6. (Original) A method as claimed in Claim 5, wherein each term is assigned to a subset 
depending on the number documents of the corpus in which the respective term appears. 

7. (Previously presented) A method as claimed in Claim 5, wherein an entropy threshold is 
assigned to each subset, the method comprising selecting, as a cluster attractor, the respective 
probability distribution of one or more terms from each subset having an entropy that satisfies the 
respective entropy threshold. 

8. (Original) A method as claimed in Claim 7, comprising selecting, as a cluster attractor, the 
respective probability distribution of one or more terms from each subset having an entropy that 
is less than or equal to the respective entropy threshold. 

9. (Previously presented) A method as claimed in Claim 5, wherein each subset is associated with 
a frequency range and wherein the frequency ranges for respective subsets are disjoint. 

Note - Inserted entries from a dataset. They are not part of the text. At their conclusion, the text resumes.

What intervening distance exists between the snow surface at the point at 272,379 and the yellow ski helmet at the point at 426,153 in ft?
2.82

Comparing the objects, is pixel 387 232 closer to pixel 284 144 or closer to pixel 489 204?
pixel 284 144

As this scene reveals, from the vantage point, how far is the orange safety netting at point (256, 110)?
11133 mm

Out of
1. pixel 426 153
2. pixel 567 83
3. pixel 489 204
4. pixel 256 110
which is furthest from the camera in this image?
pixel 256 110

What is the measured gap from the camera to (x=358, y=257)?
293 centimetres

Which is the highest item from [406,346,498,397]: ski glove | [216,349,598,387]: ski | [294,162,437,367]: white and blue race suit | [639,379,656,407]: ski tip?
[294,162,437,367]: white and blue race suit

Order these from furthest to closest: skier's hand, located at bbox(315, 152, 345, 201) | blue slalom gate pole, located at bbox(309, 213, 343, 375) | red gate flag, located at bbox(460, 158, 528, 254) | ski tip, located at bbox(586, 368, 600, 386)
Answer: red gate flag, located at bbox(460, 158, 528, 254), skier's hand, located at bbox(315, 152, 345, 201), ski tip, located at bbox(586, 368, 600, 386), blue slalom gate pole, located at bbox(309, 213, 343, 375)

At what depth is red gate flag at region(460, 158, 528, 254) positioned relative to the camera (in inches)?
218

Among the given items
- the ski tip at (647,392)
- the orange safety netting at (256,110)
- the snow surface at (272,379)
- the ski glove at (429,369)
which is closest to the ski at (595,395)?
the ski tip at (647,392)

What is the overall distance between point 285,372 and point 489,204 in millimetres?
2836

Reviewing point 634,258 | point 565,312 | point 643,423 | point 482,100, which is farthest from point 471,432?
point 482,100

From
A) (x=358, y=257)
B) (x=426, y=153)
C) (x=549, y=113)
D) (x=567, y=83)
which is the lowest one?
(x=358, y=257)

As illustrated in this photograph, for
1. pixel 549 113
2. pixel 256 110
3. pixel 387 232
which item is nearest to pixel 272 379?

10. (Previously presented) A method as claimed in Claim 5, wherein each subset is associated 
with a frequency range, the size of each successive frequency range being equal to a constant 
multiplied by the size of the preceding frequency range in order of increasing frequency. 

11. (Previously presented) A method as claimed in Claim 7, wherein the respective entropy 
threshold increases for successive subsets in order of increasing frequency.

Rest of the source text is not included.